Letter from Mia Couto to President Bush in "Savana", March 21st

Letter to President Bush

Mr. President: I'm a writer from a poor country. A country that was once in your black list. Millions of Mozambicans were unaware of what harm we had done to your country. We were small and poor: what threat could we pose? Our weapon of mass destruction was after all being used against us: it was famine and misery. Some of us found it weird the criteria which led to our name being exposed while other nations were gaining from your sympathy. For instance, our neighbor - South Africa with their apartheid - blatantly violating human rights.

For decades we were victims of that regime's aggression. But the apartheid regime was worthy of a more lenient attitude called the "positive involvement".

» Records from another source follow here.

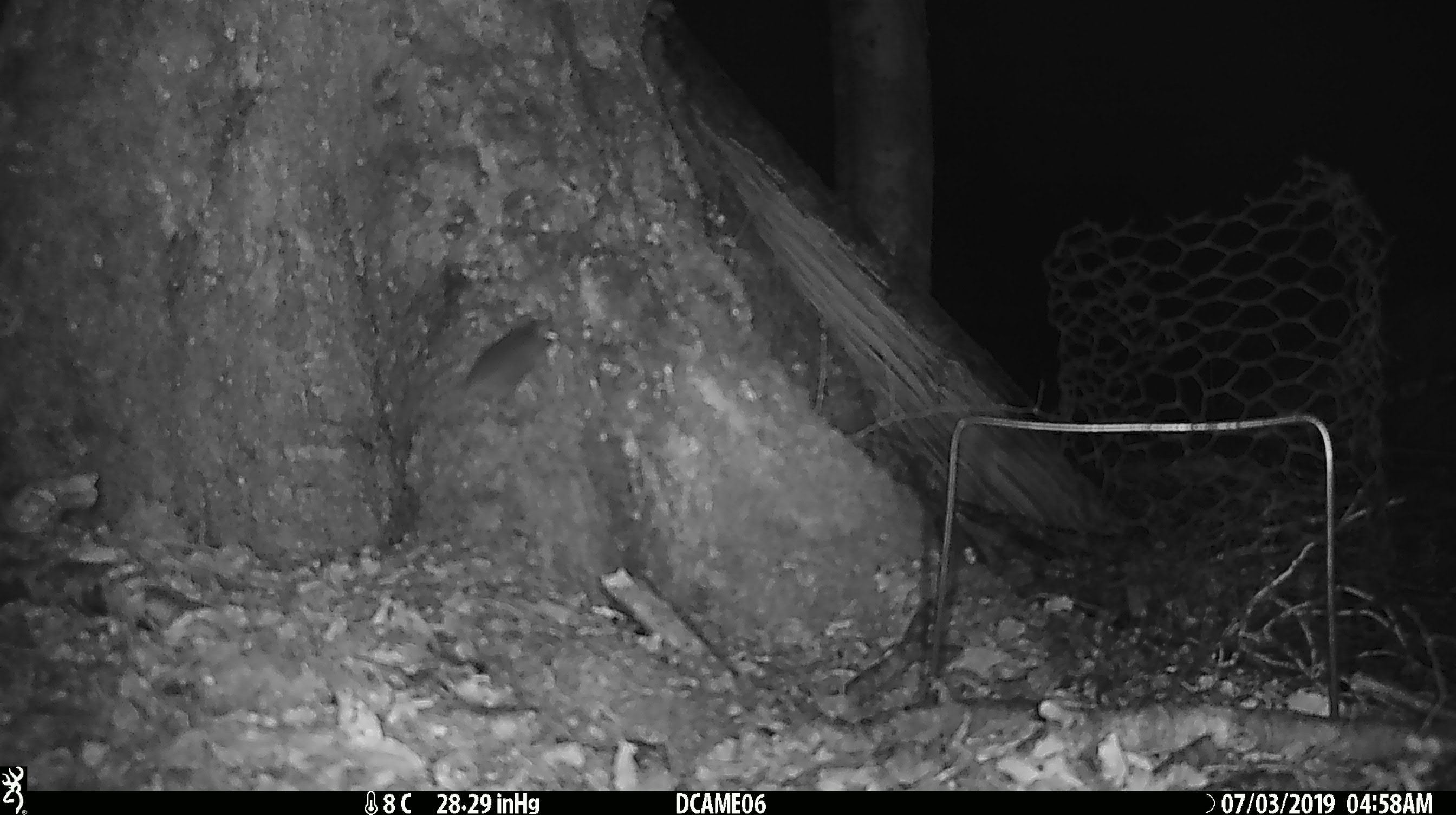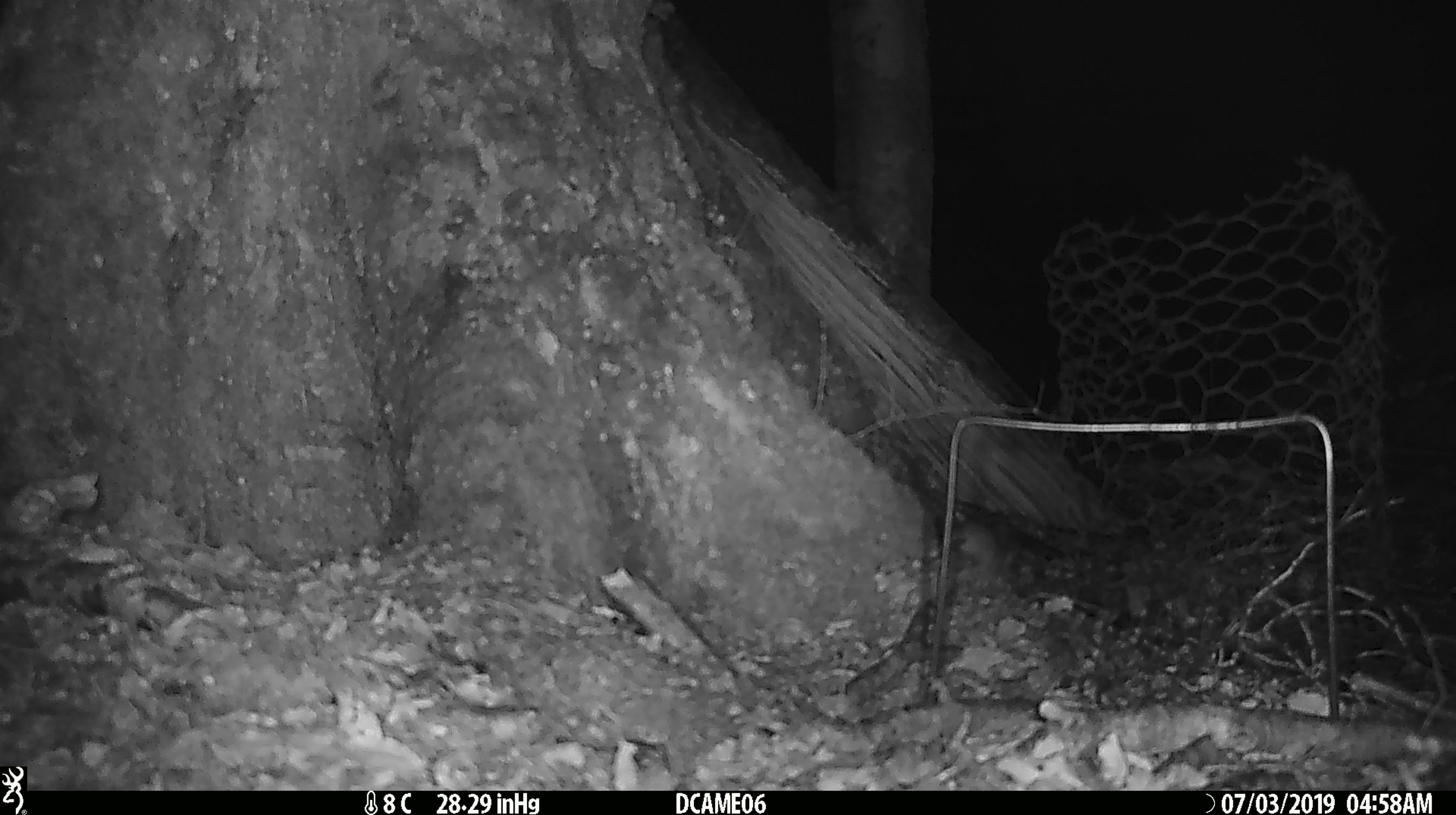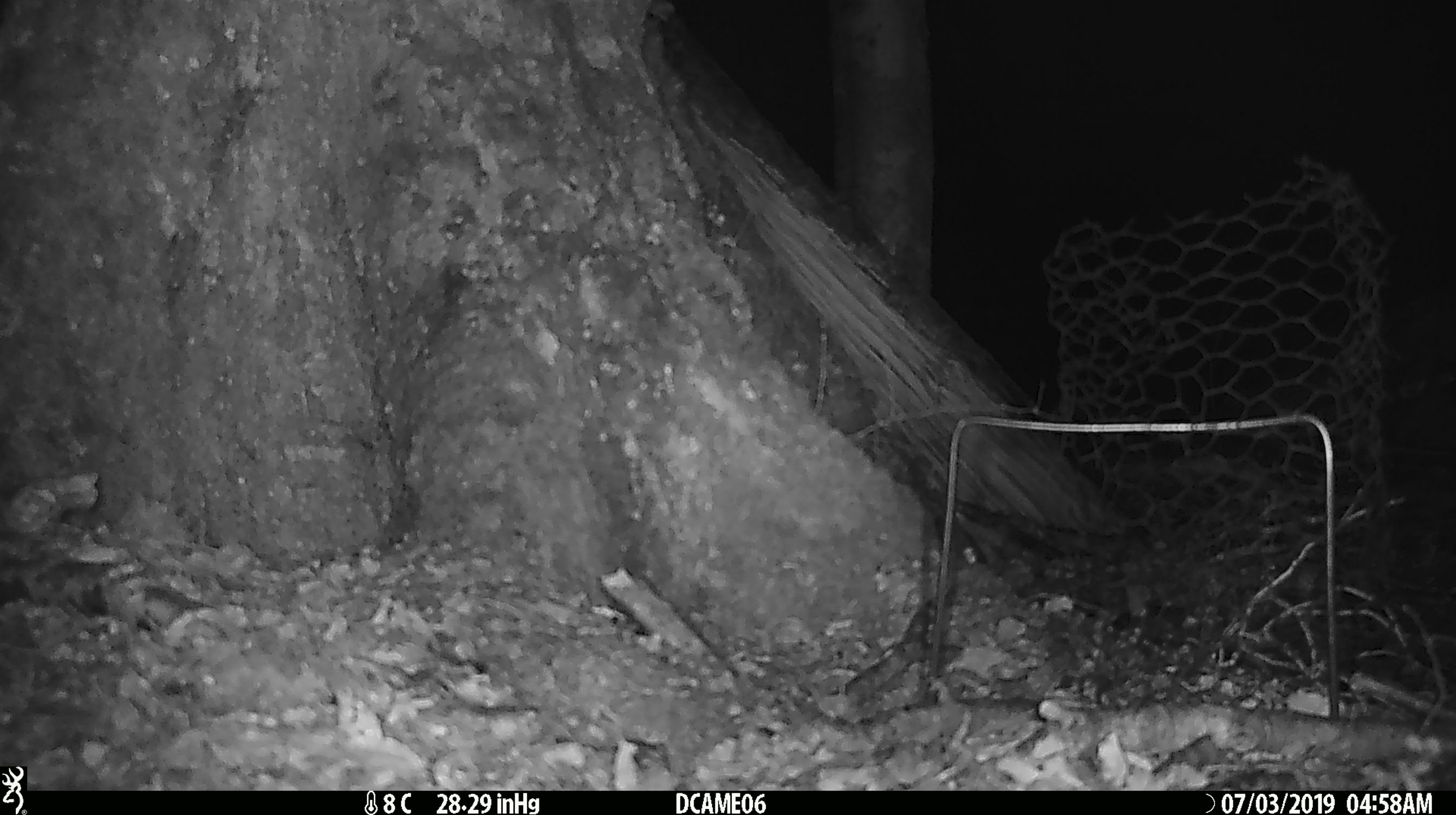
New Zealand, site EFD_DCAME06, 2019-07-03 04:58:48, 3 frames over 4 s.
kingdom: Animalia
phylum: Chordata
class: Mammalia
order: Rodentia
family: Muridae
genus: Mus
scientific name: Mus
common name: mouse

The ANC was in your black list as well, as a "terrorist organization"! A weird criteria which years later led to the Taliban and Bin Laden to be called as "freedom fighters" by US strategists. Well I - a poor writer from a poor country - had a dream. As Martin Luther King once had: that America was a country of all Americans. Well I dreamed that I was not a man but a country. A country that couldn't sleep because it lived terrified by terrible facts. And that terror made it proclaim a demand. A demand to you Dear President. And I demanded the United States of America to proceed to the destruction of their weapon of mass destruction.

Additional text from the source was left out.